• _Given instruction 1_
Reproduce, unchanged, the stretch of the rows from the line containing "magnification = 100x" through the line containing "image size = 1270×952 pixels".

• _Text excerpt_
******************************
Whose department is workplace pensions?

workplace pensions

At 11am on Tuesday 18th April I shook hands with Richard Harrington, our Pensions Minister and began a meeting that discussed how small businesses could in future measure how effectively their workplace pensions were working.

The meeting was interrupted by the Minister’s phone vibrating with calls from colleagues. To his credit the Minister put pensions before politics and went on to meet John Cridland, to discuss his work on the state pension age.

We now know that the planned announcement from the DWP on Cridland’ s work will be delayed to the next parliament, that the Finance Bill has been mutilated to get assent before parliament dissolves but the Pensions Bill has received Royal Assent and is enacted.

Whether the Pensions Minister is still the Pensions Minister after June 8th depends on his being returned by his Watford Constituency and his not taking the job at Biz he is widely rumoured to have been offered.

Harrington became the first parliamentary under-secretary for pensions in July last year, previously the role carried a senior ministership. The demotion of the role was no slur on Harrington but a reflection of the reduced influence the DWP has in pension policy. It is likely that Ros Altmann will have been the last full Minister with the pensions brief and Steve Webb the last MP to hold the senior role.

It is a useful reminder to those who work on the auto-enrolment project that the critical decisions on pension taxation, the indexation of the state pension and the schedule for phasing auto-enrolment contributions are subject to Treasury approval.

Increasingly, the business of pensions regulation and governance is transferring from Brighton (the Pensions Regulator) to Canary Wharf (the Financial Conduct Authority).

My discussion with Harrington focussed on FCA initiatives (independent governance via IGCS and the Pensions Dashboards). The FCA has also assumed control of the costs and charges initiative which is crucial to the value for money scoring which it’s intended employers and members can use to benchmark their workplace pension.

Increasingly, the Pensions Regulator role is limited to managing compliance of auto-enrolment and protecting the pension protection fund from failing defined benefit schemes.

Harrington asked me if I was in favour of merging tPR and FCA, I replied that the FCA would not merge but acquire- despite disapproving looks from civil servants in the room, the Minister smiled knowingly.

So what can we learn from the past few weeks of political upheaval. Well I’m learning not to expect longevity of tenure among ministers, Webb, Altmann and Harrington may well be joined by a fourth evangelist in three years!

I’m also learning that for solutions to our issues on workplace pensions, we should be spending more time with the Treasury and its regulator, the FCA.
******************************
• _Data entries_
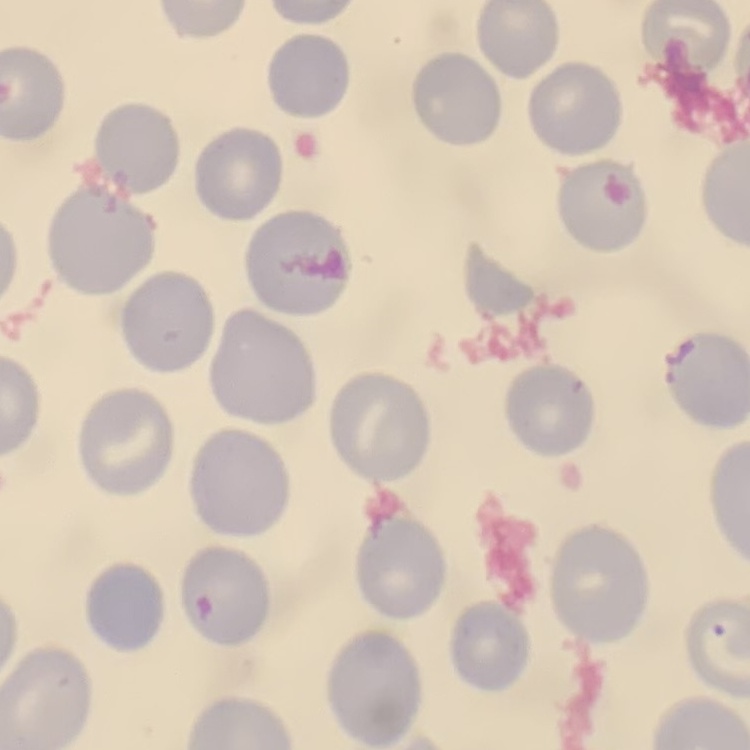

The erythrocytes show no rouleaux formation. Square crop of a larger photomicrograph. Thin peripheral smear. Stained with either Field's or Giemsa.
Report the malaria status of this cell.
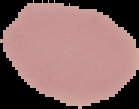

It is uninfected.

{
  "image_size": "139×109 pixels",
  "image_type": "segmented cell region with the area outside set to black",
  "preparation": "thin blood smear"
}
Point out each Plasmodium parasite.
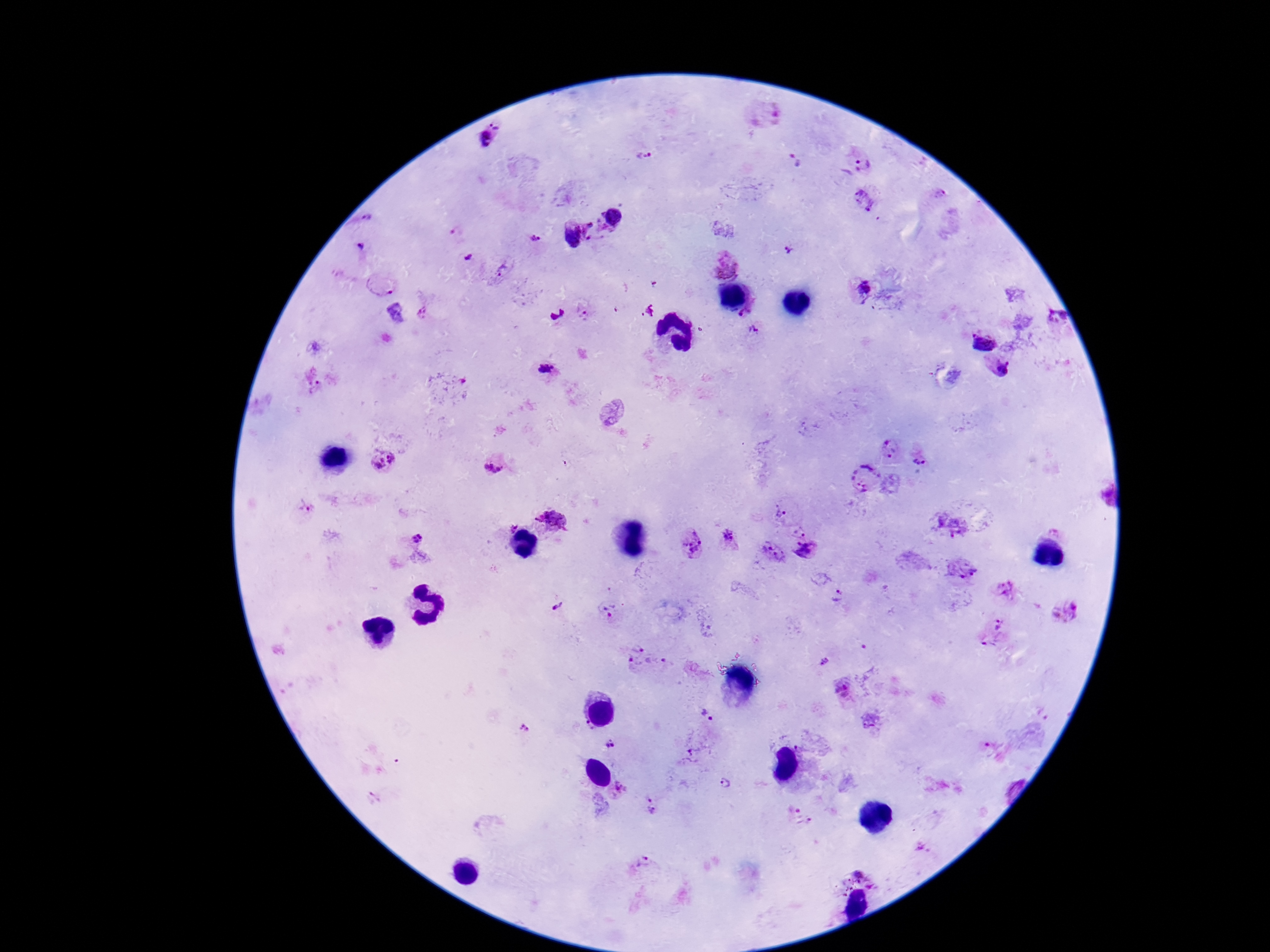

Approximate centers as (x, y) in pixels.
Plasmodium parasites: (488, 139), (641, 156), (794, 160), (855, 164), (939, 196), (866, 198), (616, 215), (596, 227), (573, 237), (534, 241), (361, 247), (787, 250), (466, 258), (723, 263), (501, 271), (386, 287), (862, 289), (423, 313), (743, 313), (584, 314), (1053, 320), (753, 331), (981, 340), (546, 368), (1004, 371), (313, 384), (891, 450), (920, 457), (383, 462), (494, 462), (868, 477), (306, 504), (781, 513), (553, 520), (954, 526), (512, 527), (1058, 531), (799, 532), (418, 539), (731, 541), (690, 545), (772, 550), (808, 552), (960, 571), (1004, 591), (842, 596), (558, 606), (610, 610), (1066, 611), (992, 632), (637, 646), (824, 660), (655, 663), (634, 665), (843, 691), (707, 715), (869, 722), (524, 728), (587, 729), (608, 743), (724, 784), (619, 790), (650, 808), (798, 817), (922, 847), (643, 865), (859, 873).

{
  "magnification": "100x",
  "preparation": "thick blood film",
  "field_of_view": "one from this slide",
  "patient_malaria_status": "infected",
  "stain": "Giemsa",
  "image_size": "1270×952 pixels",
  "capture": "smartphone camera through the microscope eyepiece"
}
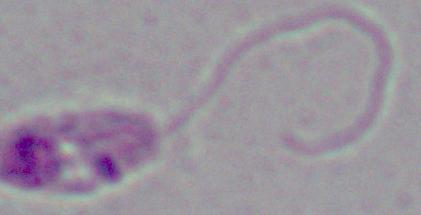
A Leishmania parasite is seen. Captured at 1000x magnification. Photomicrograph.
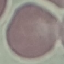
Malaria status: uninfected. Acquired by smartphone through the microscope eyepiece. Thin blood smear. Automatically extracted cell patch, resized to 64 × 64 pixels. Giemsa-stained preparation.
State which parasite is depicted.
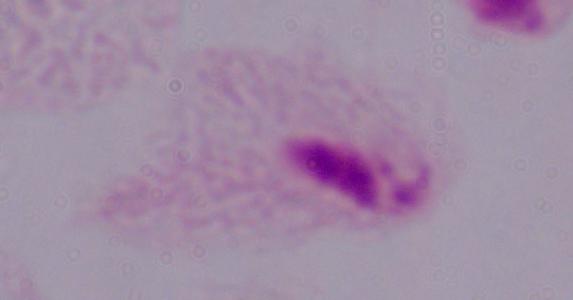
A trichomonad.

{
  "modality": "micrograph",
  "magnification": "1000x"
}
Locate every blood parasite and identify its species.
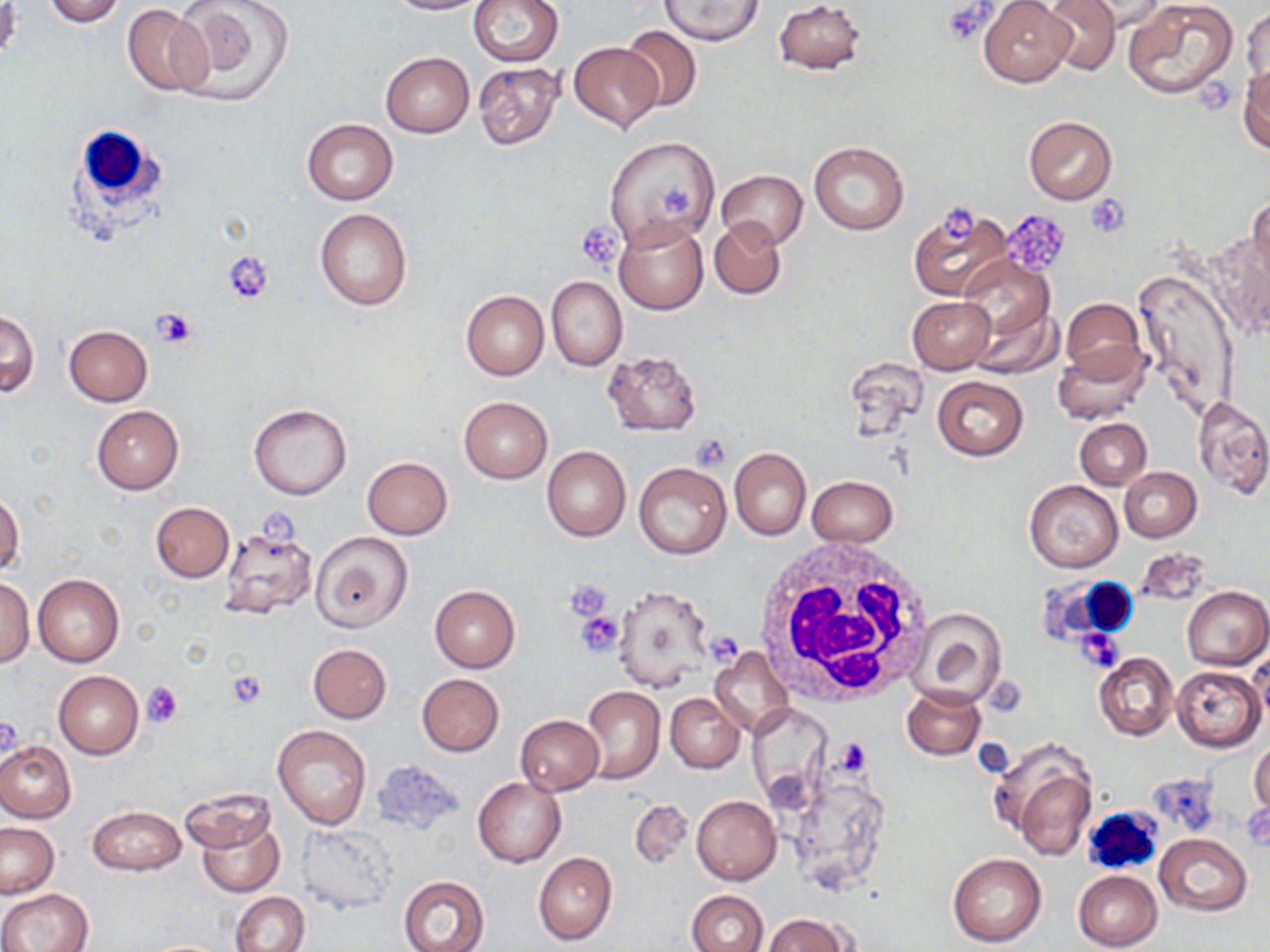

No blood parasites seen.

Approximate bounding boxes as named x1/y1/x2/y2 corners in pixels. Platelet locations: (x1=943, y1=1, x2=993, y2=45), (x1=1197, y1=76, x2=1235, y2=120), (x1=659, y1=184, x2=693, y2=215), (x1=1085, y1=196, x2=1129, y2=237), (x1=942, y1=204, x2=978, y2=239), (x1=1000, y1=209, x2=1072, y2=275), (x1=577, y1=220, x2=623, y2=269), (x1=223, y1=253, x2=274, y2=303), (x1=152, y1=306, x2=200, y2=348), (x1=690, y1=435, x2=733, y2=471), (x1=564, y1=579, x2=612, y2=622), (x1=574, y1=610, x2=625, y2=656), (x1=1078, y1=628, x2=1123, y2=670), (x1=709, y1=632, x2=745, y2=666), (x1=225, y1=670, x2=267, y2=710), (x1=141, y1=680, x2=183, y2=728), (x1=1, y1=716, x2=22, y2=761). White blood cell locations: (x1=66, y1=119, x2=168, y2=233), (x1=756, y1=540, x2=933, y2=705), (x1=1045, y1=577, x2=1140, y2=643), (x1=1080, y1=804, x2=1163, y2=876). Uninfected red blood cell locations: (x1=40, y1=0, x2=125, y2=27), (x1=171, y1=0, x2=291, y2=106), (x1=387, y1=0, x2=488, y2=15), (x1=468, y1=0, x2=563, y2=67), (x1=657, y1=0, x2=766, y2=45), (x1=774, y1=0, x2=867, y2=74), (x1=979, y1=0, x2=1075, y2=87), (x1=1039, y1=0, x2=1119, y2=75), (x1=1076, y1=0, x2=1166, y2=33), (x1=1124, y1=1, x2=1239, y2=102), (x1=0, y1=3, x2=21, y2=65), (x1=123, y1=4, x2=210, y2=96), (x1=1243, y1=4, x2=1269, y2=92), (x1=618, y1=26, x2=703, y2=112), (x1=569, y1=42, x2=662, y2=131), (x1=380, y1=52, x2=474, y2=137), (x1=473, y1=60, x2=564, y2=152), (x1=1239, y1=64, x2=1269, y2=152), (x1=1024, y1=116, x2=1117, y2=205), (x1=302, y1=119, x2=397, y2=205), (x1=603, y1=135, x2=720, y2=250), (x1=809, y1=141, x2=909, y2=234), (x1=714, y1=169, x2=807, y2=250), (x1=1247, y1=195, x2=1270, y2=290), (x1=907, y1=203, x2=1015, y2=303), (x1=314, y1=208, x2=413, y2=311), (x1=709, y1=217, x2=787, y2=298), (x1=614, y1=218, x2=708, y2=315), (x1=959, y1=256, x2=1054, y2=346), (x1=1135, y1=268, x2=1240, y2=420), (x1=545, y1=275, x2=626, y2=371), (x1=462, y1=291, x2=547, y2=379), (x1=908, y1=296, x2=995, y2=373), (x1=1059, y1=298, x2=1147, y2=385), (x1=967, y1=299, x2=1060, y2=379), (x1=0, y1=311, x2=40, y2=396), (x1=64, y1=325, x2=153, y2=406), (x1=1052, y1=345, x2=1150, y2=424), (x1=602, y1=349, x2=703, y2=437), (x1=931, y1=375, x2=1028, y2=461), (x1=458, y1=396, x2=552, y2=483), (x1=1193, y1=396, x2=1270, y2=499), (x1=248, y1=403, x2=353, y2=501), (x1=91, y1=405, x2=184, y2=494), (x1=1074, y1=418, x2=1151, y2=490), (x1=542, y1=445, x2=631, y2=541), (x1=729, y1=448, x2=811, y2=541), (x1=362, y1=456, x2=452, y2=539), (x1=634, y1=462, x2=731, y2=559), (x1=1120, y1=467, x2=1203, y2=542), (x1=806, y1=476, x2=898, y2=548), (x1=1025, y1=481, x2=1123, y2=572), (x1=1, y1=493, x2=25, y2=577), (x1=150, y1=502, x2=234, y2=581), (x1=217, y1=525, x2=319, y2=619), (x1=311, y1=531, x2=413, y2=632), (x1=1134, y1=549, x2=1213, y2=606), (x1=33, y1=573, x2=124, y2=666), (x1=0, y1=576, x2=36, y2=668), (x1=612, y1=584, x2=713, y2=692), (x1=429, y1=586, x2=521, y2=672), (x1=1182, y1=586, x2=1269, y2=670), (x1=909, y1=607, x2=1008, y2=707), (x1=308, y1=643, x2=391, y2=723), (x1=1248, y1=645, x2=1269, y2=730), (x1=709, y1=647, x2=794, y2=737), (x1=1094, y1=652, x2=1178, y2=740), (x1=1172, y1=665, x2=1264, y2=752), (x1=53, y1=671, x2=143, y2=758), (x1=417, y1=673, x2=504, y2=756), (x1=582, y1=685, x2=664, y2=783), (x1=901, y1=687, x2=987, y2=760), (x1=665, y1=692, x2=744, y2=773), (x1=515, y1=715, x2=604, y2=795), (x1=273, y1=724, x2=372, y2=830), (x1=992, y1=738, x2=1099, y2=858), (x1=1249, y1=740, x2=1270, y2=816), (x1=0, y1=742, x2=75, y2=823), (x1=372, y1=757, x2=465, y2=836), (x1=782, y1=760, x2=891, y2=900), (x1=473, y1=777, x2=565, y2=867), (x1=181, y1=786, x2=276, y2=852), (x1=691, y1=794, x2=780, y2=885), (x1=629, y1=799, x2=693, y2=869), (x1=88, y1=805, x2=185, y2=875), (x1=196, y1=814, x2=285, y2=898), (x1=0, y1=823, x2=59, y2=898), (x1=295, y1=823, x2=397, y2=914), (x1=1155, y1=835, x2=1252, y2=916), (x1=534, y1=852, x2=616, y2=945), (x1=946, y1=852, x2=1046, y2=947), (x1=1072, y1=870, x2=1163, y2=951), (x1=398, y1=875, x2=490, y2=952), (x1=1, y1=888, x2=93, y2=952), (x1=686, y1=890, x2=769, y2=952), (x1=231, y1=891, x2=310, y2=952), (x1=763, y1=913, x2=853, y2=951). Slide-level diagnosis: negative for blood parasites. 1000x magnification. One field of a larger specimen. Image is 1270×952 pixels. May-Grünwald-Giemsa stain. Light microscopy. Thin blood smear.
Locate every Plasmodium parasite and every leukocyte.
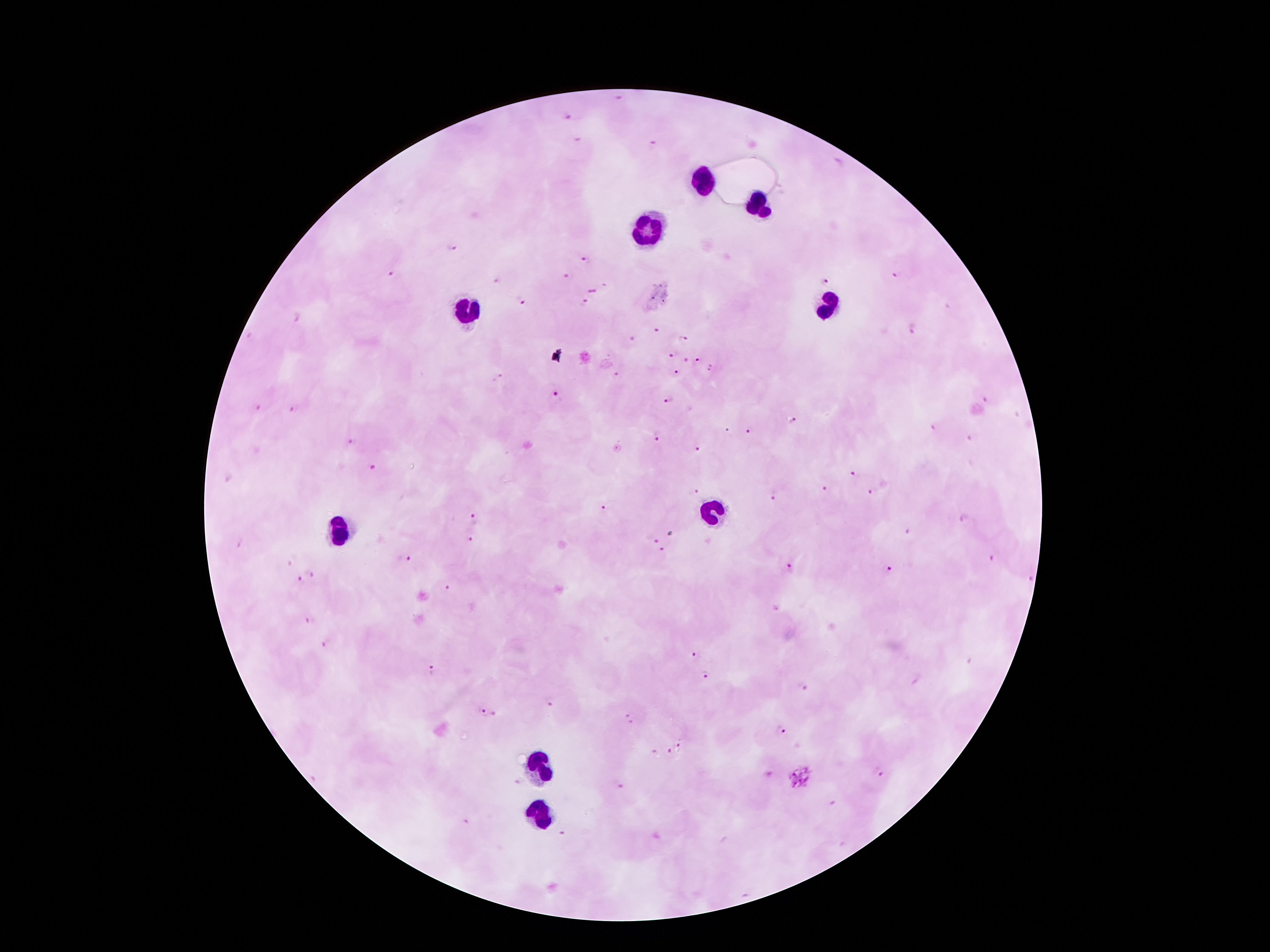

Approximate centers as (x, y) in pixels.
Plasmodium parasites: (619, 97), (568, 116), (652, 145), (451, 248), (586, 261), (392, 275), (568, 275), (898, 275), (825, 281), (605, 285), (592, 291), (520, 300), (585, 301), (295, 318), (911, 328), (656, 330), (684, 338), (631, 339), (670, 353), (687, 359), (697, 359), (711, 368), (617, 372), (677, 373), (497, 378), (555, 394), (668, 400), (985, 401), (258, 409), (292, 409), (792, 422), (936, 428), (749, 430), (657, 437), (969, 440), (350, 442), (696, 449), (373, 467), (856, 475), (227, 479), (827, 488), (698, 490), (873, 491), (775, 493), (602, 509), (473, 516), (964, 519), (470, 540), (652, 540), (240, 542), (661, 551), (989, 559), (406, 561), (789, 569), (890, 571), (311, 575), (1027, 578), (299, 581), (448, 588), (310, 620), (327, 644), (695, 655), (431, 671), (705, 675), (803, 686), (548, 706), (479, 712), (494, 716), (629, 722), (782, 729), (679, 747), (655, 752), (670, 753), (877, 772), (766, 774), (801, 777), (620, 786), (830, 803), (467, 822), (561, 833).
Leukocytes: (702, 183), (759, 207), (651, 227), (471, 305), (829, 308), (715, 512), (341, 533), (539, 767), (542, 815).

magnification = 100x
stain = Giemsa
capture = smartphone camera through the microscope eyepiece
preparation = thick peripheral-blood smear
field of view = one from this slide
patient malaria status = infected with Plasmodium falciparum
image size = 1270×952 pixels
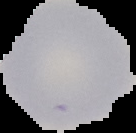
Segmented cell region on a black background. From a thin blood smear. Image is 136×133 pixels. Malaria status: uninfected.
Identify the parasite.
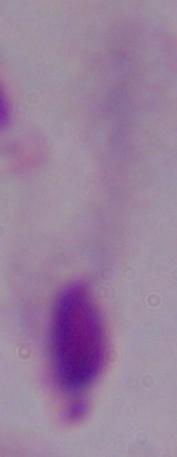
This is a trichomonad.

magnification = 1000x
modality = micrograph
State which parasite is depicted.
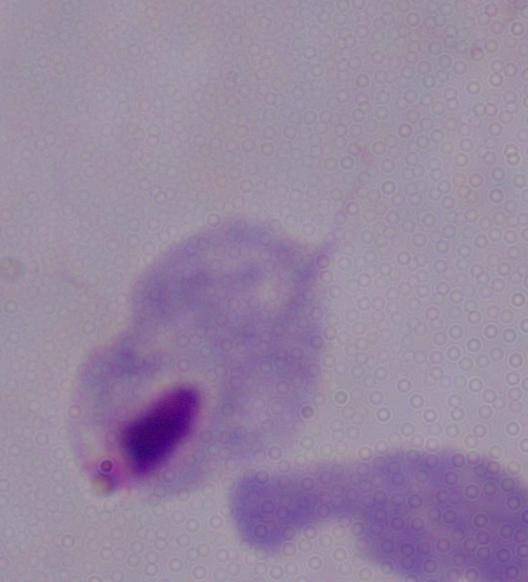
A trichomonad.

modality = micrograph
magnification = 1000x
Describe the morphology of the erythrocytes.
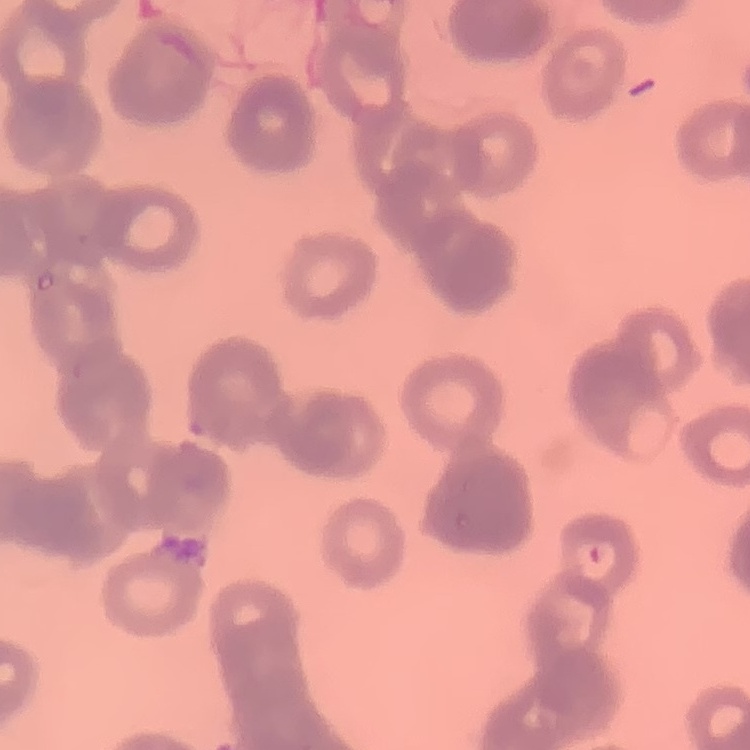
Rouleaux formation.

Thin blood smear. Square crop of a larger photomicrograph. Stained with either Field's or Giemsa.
******************************
• _Given instruction 2_
Condense the paragraph of the workplace pensions post that begins "Harrington became the first parliamentary under-secretary" into a short bulleted list.

• _Correct answer 1_
magnification = 100x
stain = Giemsa
capture = smartphone camera through the microscope eyepiece
preparation = thick peripheral-blood smear
field of view = one from this slide
patient malaria status = infected with Plasmodium falciparum
image size = 1270×952 pixels

• _Correct answer 2_
- In July last year, Harrington became the first parliamentary under-secretary for pensions. The role previously carried a senior ministership.
- The demotion was not a slur on Harrington. It reflected the DWP's reduced influence in pension policy.
- Ros Altmann is likely the last full Minister with the pensions brief.
- Steve Webb is likely the last MP to hold the senior role.